Find a 35mm photo of the same station at anything approaching a comparable angle, or ships. Compare this downscaled photo of DS9 next to the 3:10 freeze-frame.
https://imgur.com/gallery/BaaIT/comment/955550109
https://www.christies.com/lot/lot-deep-space-nine-model-4780057/?
Or any still image 35mm photo of the station at close range. The real model is tons more intricate. Topaz AI, et al, still won't pick up all of that. The youtube video is another "more of the same" as this:
https://trekmovie.com/2019/03/15/star-trek-fan-tests-using-ai-upscaling-on-deep-space-nine-clips/
Another attempt at upscaling... Note the starship being blurry as everything.... and the station looks like a big bowl of wax fruit.
It all looks like the usual sort of edge enhancement with overdone edges, mushy innards, overblown halos around edges, very waxy/glossy/plasticky appearance and typical of these techniques. Not anything approaching genuine 4K/5K/whateverK. The level of post-processing compression certainly doesn't help matters. They can remap an image from a lower resolution to a higher one, but adding proportional detail is simply. not. there. Not when going from interlaced 240P (480i), deinterlaced to 480P, then streteched to something like 9x its original deinterlaced size. Or rather, 5K is 14,745,600 pixels combined. 480P is comprised of only 345,600.

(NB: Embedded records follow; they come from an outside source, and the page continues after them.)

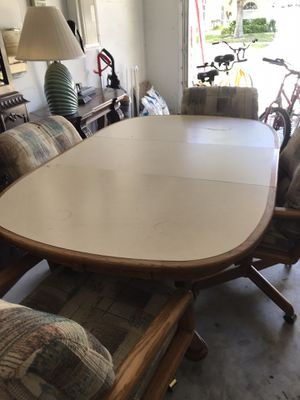 4 chairs with castor wheels and expandable table for Sale in Wesley Chapel, FL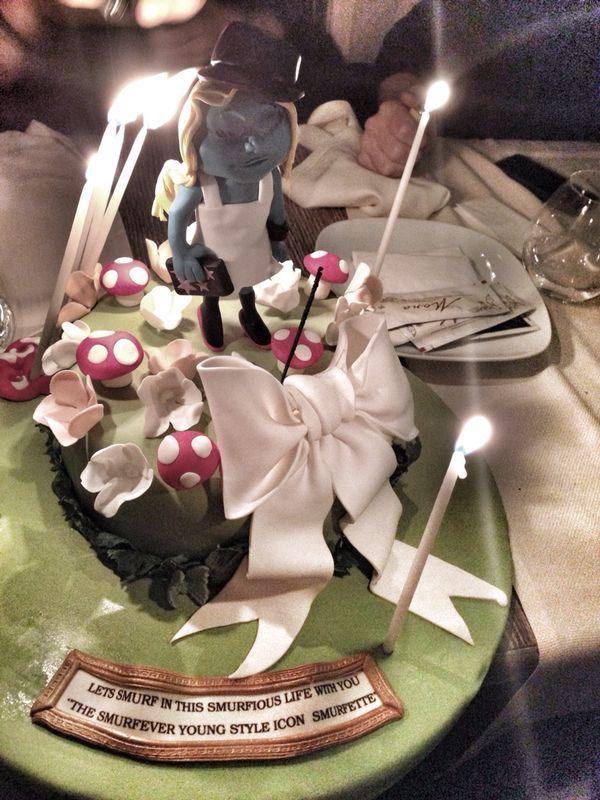 Style icon , rock-chic Smurfette Asli's 28th Birthday / the cake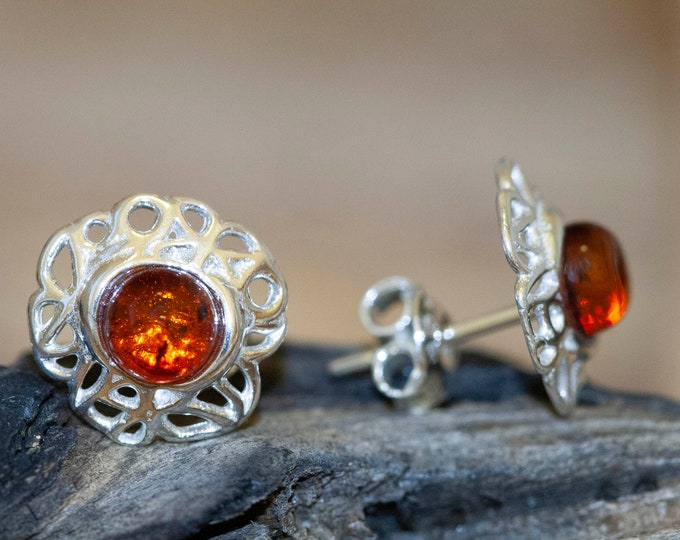 Baltic amber earrings. Sterling silver stud earrings. Baltic amber. Perfect gift for her. Amber jewelry,  round earrings. Modern studs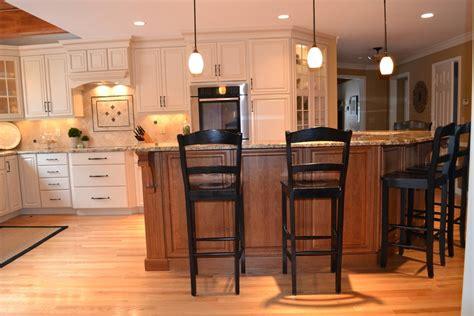 Charmant Peinture Pour Repeindre Meuble Cuisine #5: peinture-pour-repeindre-meuble-de-cuisine-avec-marron.jpg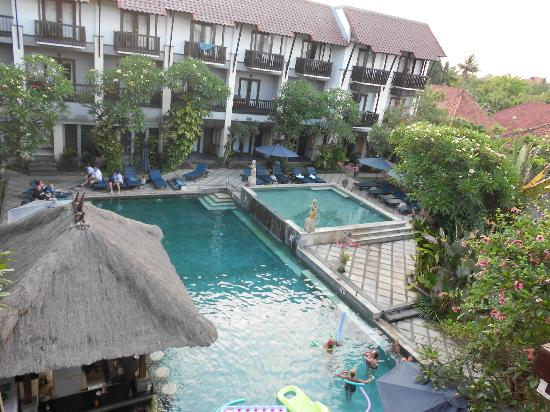 The Lokha Legian : Lokha Pool area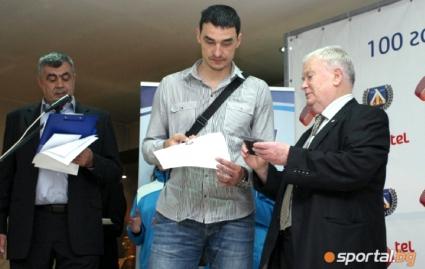 Владо Николов: 100 000 лева са ни нужни, за да оцелее Левски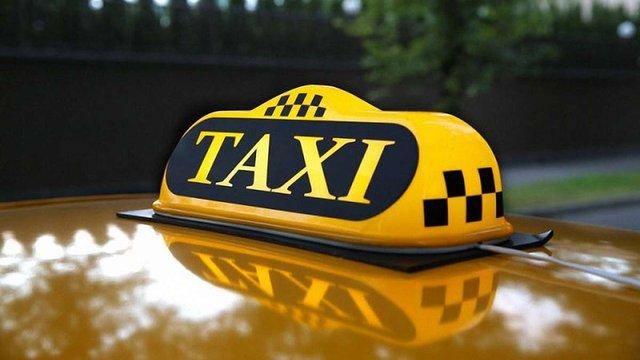 Неадекватний пасажир намагався задушити таксиста на Тернопільщині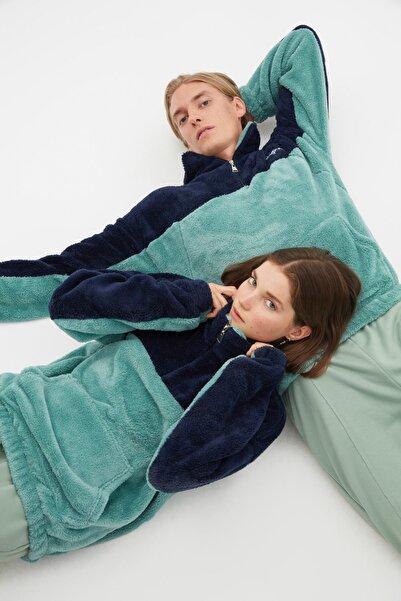 TRENDYOL MAN Mavi Unisex Oversize Fit Uzun Kollu Dik Yaka Panelli Sweatshirt TMNAW22SW1477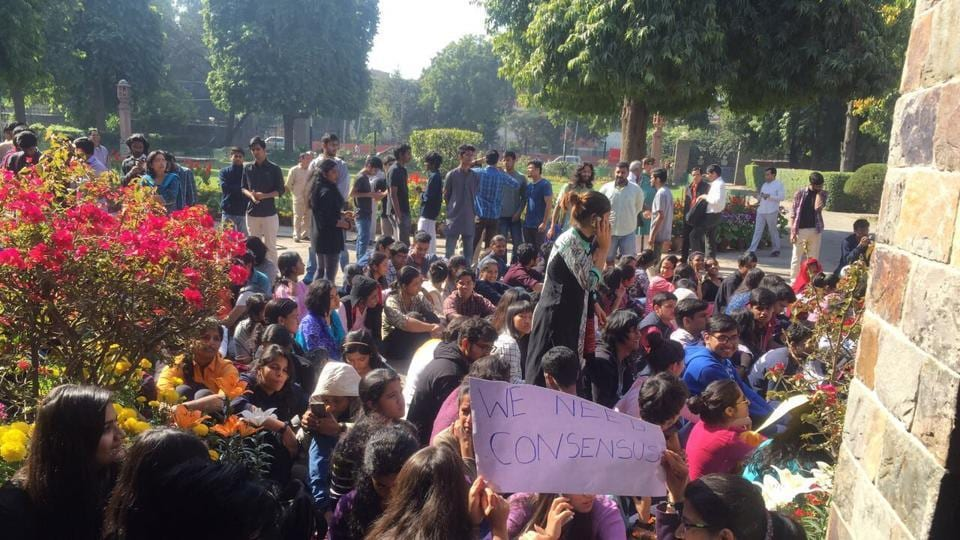 Even as the governing council of St Stephen's College met onSaturday to discuss application for autonomous status, around 500 students signed a petition and sat in protest against the Delhi University's move to grant autonomy to constituent colleges.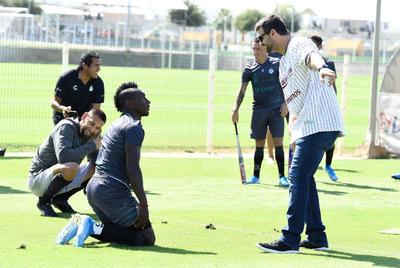 Santos realiza práctica de softbol ante su próximo duelo con Unión Laguna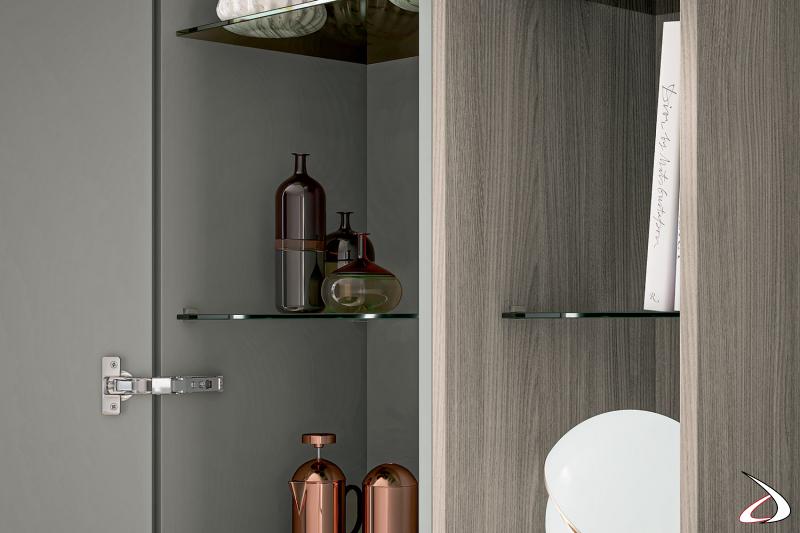 Mobile ingresso di design con armadio con anta a specchio e ripiani interni in vetro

Gamut shifting and minimizing bloom or crush is one thing, but from dozens of these sorts of videos the underlying core issue of "Never The Same Color" (or "NTSC" for short, as engineers of the time sardonically called it) still remain present.
All one need to is to find a proper 35mm scanned image, then take the same frame and do the upscale game. Place them side by side and the results will be crystal clear. Or go a step farther and take both frames and downscale them to 480p. Either which way, the result is the same. (Downscaling also strips detail and would make both images look more similar, but telltale signs will still exist.)
Upscaling is nowhere near in the same league as going back to the higher definition source material. We've all seen photos of models, which are models but don't look like waxy cartoons.